**Problem**
Copy out the listing below, renaming "camera" to "observer" everywhere it appears and keeping everything else the same. Leave the pictures out.

**Dataset**
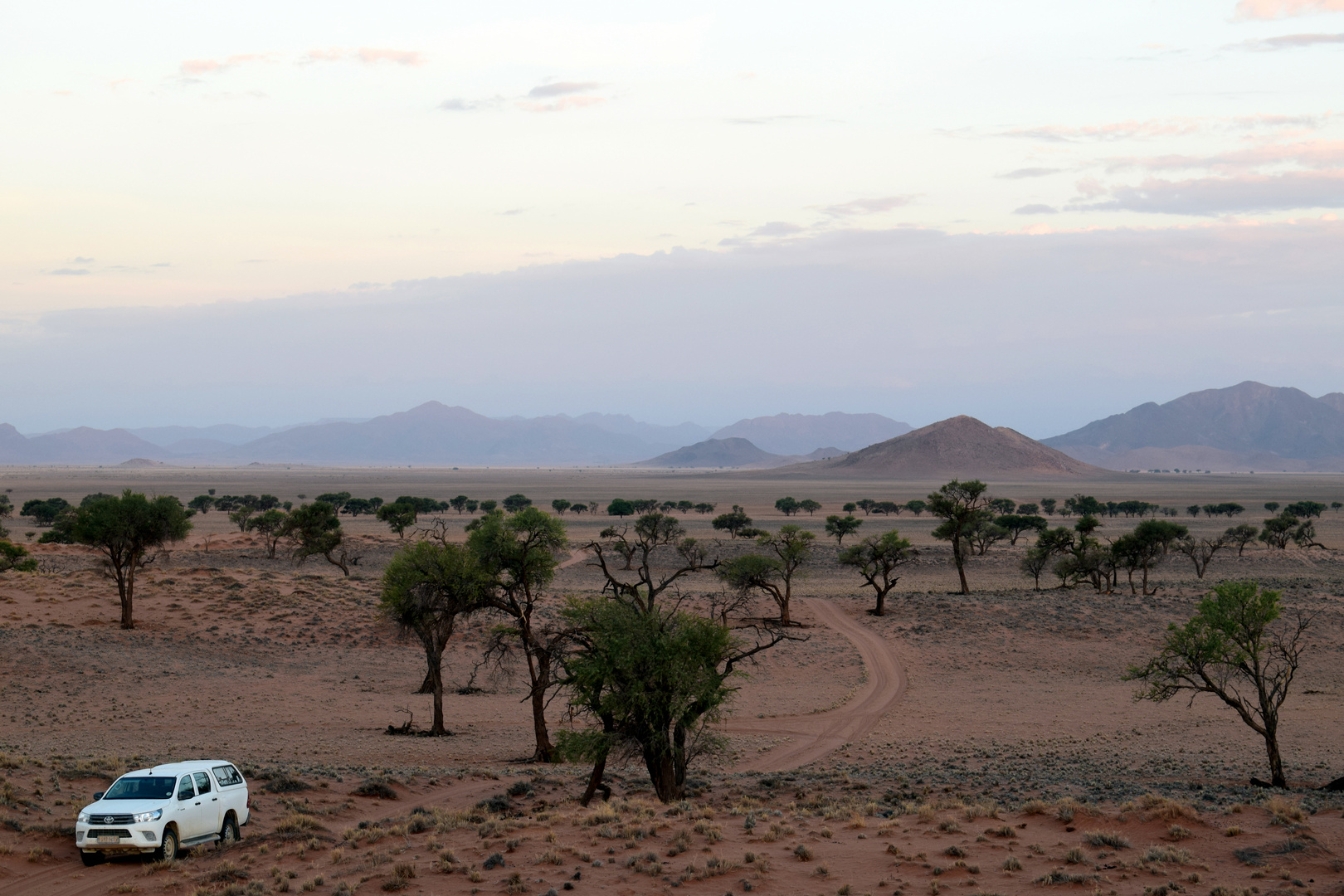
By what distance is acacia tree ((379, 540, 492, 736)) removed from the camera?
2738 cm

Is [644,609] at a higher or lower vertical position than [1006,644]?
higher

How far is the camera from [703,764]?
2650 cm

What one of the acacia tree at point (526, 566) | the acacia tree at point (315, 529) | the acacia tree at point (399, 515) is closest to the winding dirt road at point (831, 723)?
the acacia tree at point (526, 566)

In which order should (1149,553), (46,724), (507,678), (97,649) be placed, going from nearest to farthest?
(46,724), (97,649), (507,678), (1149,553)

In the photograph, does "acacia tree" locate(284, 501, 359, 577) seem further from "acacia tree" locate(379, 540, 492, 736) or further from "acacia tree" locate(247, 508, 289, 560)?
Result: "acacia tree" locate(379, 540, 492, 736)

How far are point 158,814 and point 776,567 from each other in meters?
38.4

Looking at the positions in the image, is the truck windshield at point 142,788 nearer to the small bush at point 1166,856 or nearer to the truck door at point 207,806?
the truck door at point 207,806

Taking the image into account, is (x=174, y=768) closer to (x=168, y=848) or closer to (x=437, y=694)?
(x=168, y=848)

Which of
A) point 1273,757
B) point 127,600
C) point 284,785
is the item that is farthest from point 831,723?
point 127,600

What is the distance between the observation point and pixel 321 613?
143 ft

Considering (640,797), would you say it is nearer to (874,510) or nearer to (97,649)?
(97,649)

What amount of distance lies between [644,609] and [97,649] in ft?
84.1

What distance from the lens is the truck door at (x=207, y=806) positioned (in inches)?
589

**Written answer**
By what distance is acacia tree ((379, 540, 492, 736)) removed from the observer?
2738 cm

Is [644,609] at a higher or lower vertical position than [1006,644]?
higher

How far is the observer from [703,764]?
2650 cm

What one of the acacia tree at point (526, 566) | the acacia tree at point (315, 529) | the acacia tree at point (399, 515) is closest to the winding dirt road at point (831, 723)?
the acacia tree at point (526, 566)

In which order should (1149,553), (46,724), (507,678), (97,649) be placed, going from nearest to farthest?
(46,724), (97,649), (507,678), (1149,553)

In the photograph, does "acacia tree" locate(284, 501, 359, 577) seem further from "acacia tree" locate(379, 540, 492, 736) or further from "acacia tree" locate(247, 508, 289, 560)?
Result: "acacia tree" locate(379, 540, 492, 736)

How far are point 158,814 and point 776,567 from each other in meters?
38.4

Looking at the positions in the image, is the truck windshield at point 142,788 nearer to the small bush at point 1166,856 or nearer to the truck door at point 207,806?
the truck door at point 207,806

Taking the image into account, is (x=174, y=768) closer to (x=168, y=848) or closer to (x=437, y=694)?
(x=168, y=848)

Which of
A) point 1273,757
B) point 127,600
C) point 284,785
is the item that is farthest from point 831,723?
point 127,600

What is the distance between the observation point and pixel 321 613?
143 ft

Considering (640,797), would you say it is nearer to (874,510) or nearer to (97,649)?
(97,649)

What amount of distance lies between [644,609] and [97,649] in ft?
84.1

What distance from the lens is the truck door at (x=207, y=806) positioned (in inches)?
589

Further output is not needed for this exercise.